**Problem requirements:** Only the lines from the one containing "common name: blue wildebeest" through the end of the material are to be echoed, each exactly as it appears.

----

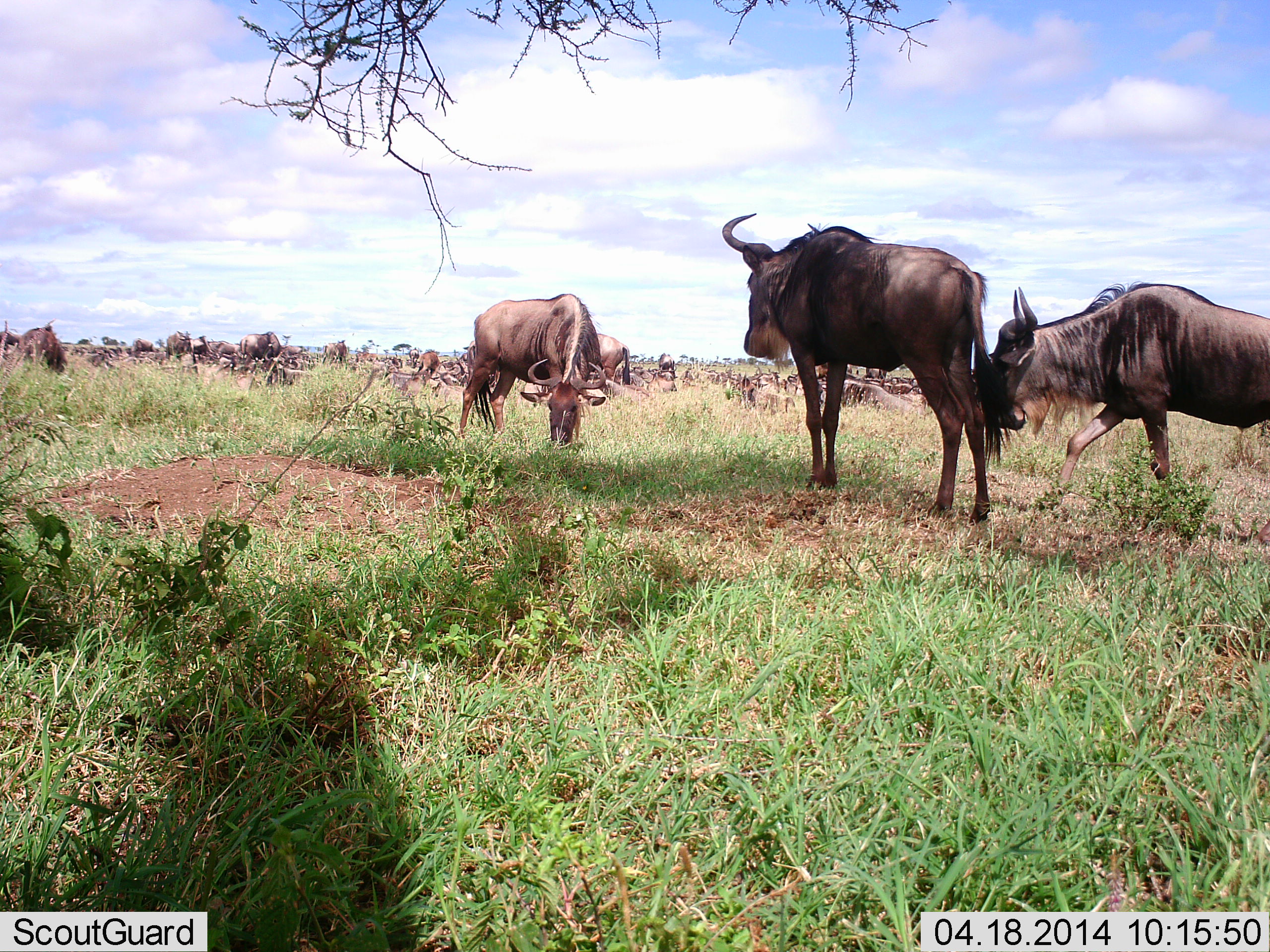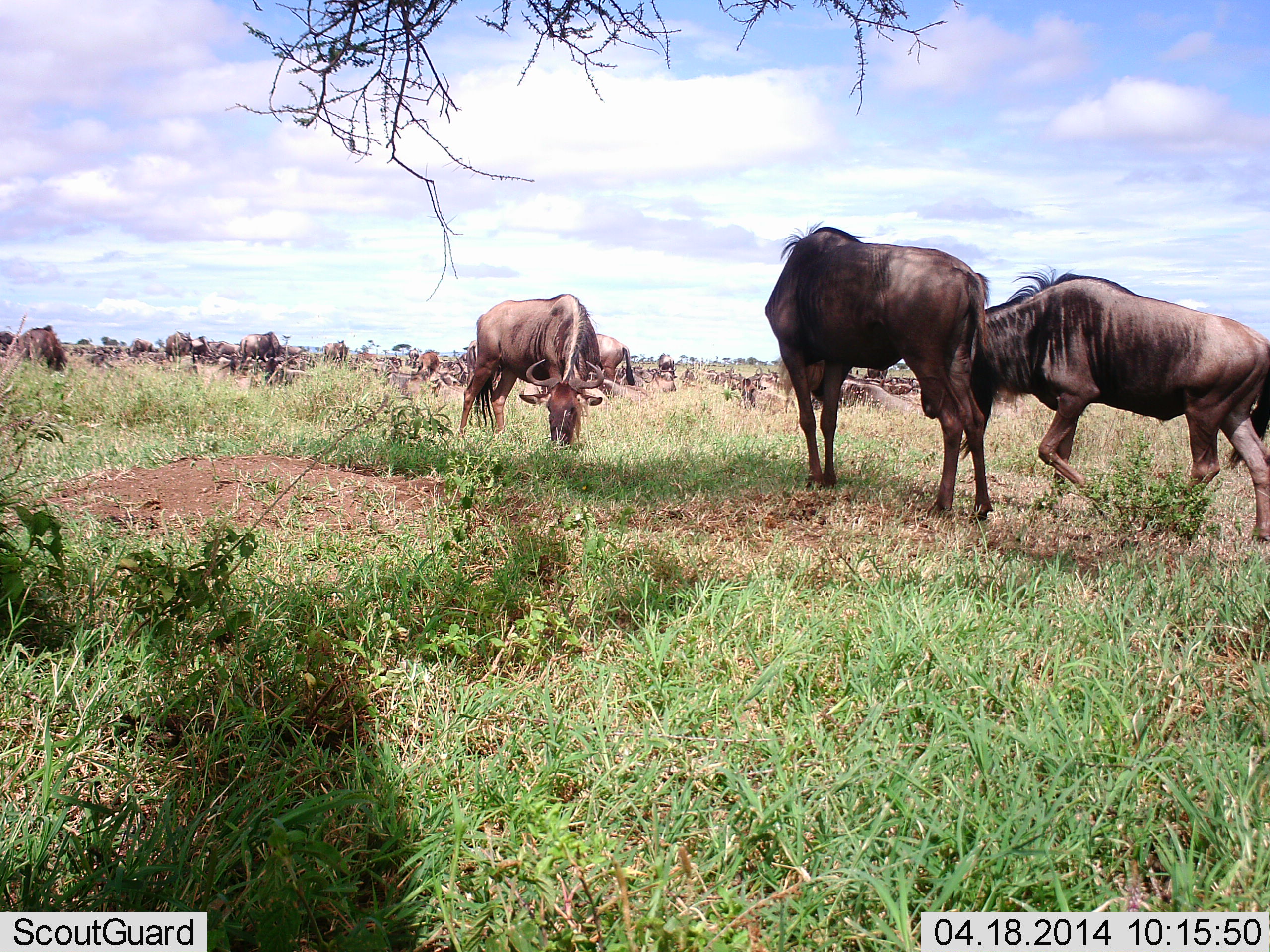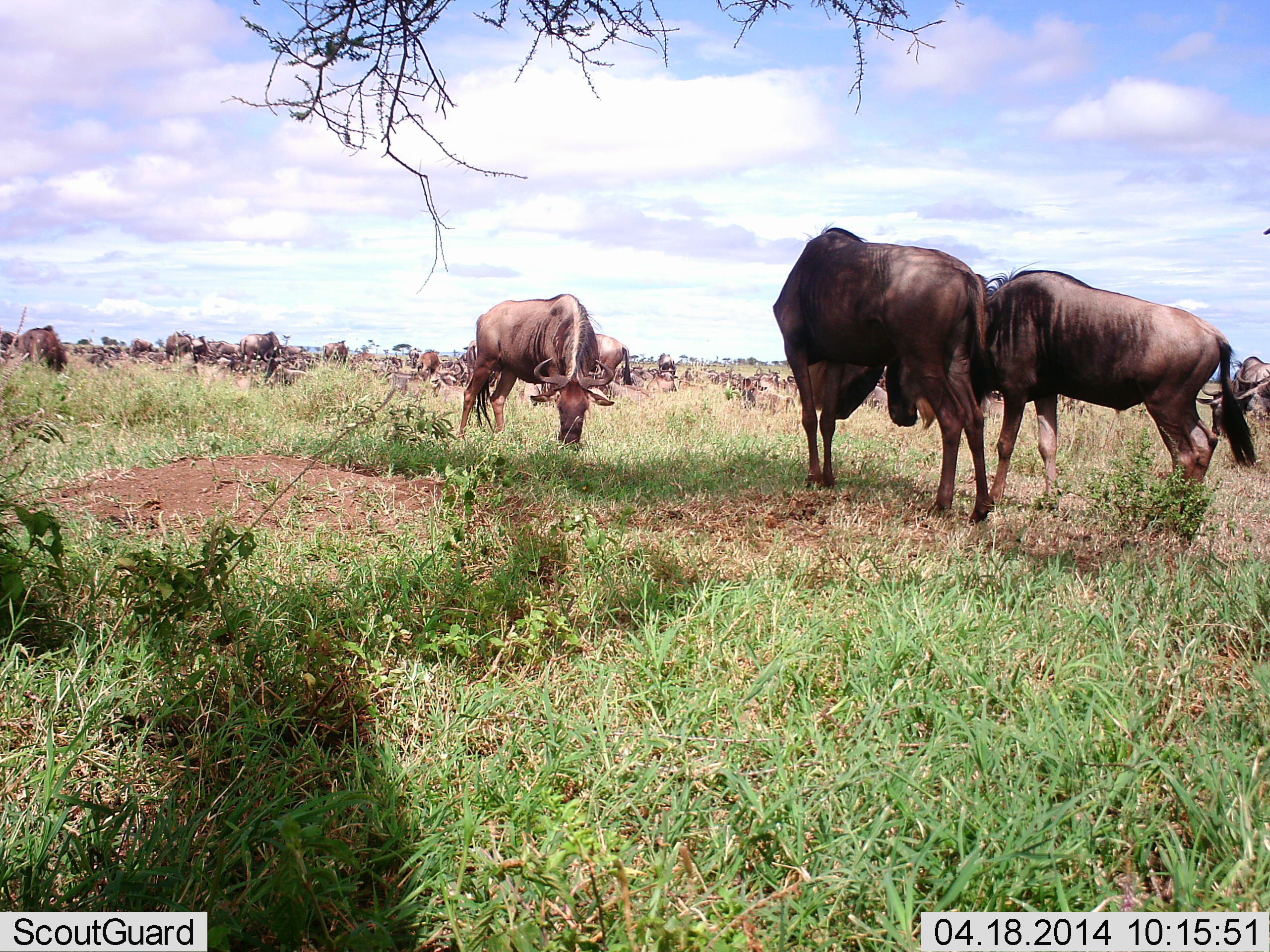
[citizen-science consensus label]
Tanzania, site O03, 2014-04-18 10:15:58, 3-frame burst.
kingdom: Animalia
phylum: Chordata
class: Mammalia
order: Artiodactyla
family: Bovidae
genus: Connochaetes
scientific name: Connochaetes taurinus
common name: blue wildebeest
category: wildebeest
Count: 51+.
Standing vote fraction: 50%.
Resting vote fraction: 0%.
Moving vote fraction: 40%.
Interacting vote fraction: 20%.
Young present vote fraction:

----

**Result of this exercise:**
common name: blue wildebeest
category: wildebeest
Count: 51+.
Standing vote fraction: 50%.
Resting vote fraction: 0%.
Moving vote fraction: 40%.
Interacting vote fraction: 20%.
Young present vote fraction:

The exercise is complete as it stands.